====== DATA FOR THIS EXERCISE

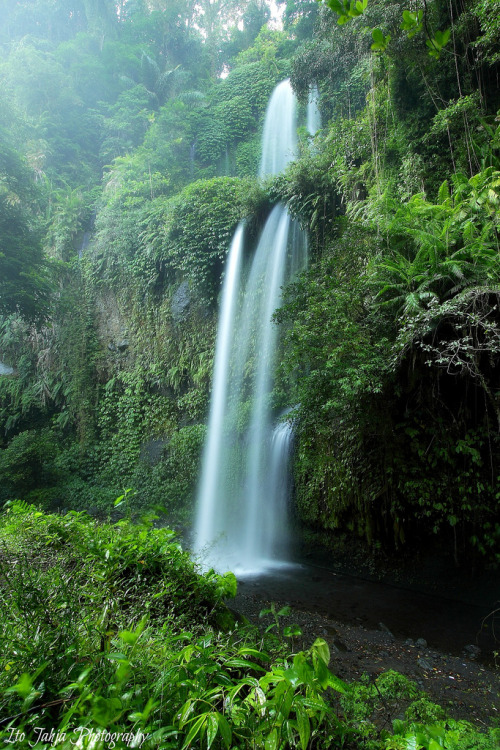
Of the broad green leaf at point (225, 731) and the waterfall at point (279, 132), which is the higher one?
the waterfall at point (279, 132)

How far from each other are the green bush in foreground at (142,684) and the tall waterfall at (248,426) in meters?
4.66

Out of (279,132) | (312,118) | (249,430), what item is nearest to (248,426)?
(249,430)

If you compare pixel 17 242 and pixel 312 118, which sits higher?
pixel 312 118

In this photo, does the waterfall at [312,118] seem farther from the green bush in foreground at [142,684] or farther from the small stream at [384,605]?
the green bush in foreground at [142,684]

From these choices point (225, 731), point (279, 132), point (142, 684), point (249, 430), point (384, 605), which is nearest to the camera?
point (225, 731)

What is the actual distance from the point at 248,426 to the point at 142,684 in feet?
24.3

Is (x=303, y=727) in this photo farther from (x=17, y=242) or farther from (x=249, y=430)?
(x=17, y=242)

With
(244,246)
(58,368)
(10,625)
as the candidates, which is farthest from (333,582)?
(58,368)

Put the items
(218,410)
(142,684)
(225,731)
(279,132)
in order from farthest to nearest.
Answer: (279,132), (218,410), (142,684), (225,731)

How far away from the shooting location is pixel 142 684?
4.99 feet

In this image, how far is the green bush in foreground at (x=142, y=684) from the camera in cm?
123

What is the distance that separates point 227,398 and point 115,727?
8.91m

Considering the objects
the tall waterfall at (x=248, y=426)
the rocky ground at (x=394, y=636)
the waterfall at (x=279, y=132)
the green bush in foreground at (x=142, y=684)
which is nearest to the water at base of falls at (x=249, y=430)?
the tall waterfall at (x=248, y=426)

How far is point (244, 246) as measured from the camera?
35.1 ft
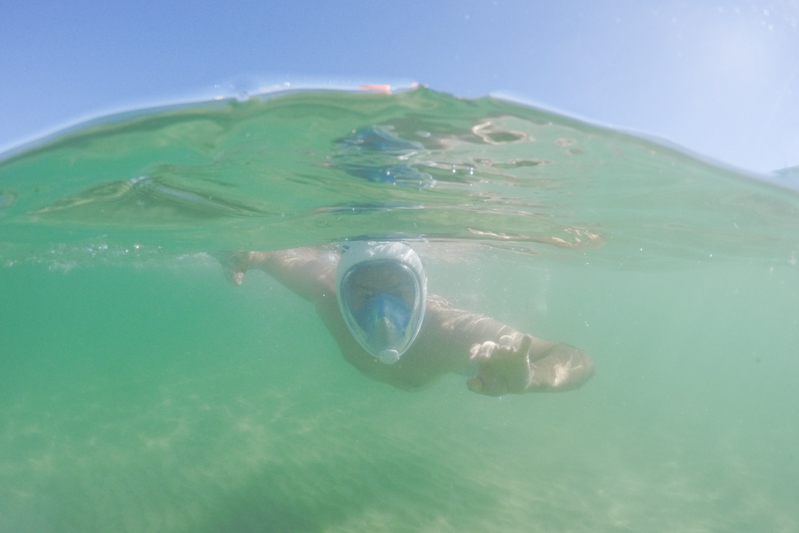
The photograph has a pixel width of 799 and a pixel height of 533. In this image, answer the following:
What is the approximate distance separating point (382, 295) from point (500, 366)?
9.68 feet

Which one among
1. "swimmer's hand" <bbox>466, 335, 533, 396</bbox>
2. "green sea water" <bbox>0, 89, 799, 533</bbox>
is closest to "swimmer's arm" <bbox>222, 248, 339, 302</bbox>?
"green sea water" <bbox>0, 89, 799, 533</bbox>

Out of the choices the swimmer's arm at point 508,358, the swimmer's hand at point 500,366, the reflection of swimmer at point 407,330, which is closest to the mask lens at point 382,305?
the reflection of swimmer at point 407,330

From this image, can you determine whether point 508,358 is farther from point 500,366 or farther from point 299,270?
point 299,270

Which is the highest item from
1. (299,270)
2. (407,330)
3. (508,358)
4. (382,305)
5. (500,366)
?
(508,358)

============

All records should be output exactly, with the pictures left out.

Of the broad green leaf at point (225, 731) and the waterfall at point (279, 132), which is the higher one?
the waterfall at point (279, 132)

How far from each other are the green bush in foreground at (142,684) and the tall waterfall at (248,426) in meters?
4.66

Out of (279,132) | (312,118) | (249,430), what item is nearest to (248,426)?
(249,430)

If you compare pixel 17 242 and pixel 312 118, which sits higher?
pixel 312 118

In this photo, does the waterfall at [312,118] seem farther from the green bush in foreground at [142,684] or farther from the small stream at [384,605]?
the green bush in foreground at [142,684]

From these choices point (225, 731), point (279, 132), point (142, 684), point (249, 430), point (384, 605), which is nearest to the camera?
point (225, 731)

What is the actual distance from the point at 248,426 to the point at 142,684 in feet?
24.3

Is (x=303, y=727) in this photo farther from (x=17, y=242) or farther from (x=249, y=430)?
(x=17, y=242)

With
(244,246)
(58,368)
(10,625)
as the candidates, which is farthest from (333,582)?
(58,368)

Put the items
(218,410)
(142,684)
(225,731)
(279,132)
in order from farthest to nearest.
Answer: (279,132), (218,410), (142,684), (225,731)

How far away from the shooting location is pixel 142 684?
4.99 feet

In this image, how far is the green bush in foreground at (x=142, y=684) from the camera in cm?
123

What is the distance that separates point 227,398 and point 115,727?
8.91m

Considering the objects
the tall waterfall at (x=248, y=426)
the rocky ground at (x=394, y=636)
the waterfall at (x=279, y=132)
the green bush in foreground at (x=142, y=684)
which is nearest to the water at base of falls at (x=249, y=430)?
the tall waterfall at (x=248, y=426)

How far is point (244, 246) as measured from the camera?
35.1 ft
The photograph has a pixel width of 799 and a pixel height of 533. In this image, answer the following:
What is the approximate distance separating point (382, 295) from point (500, 366)?
9.68 feet

Which one among
1. "swimmer's hand" <bbox>466, 335, 533, 396</bbox>
2. "green sea water" <bbox>0, 89, 799, 533</bbox>
is closest to "swimmer's arm" <bbox>222, 248, 339, 302</bbox>?
"green sea water" <bbox>0, 89, 799, 533</bbox>

Out of the choices the swimmer's arm at point 508,358, the swimmer's hand at point 500,366, the reflection of swimmer at point 407,330, which is closest to the mask lens at point 382,305?
the reflection of swimmer at point 407,330

From this image, can you determine whether point 508,358 is farther from point 500,366 or farther from point 299,270?
point 299,270

Which is the highest item from
1. (299,270)
2. (407,330)
3. (508,358)
4. (382,305)
5. (500,366)
?
(508,358)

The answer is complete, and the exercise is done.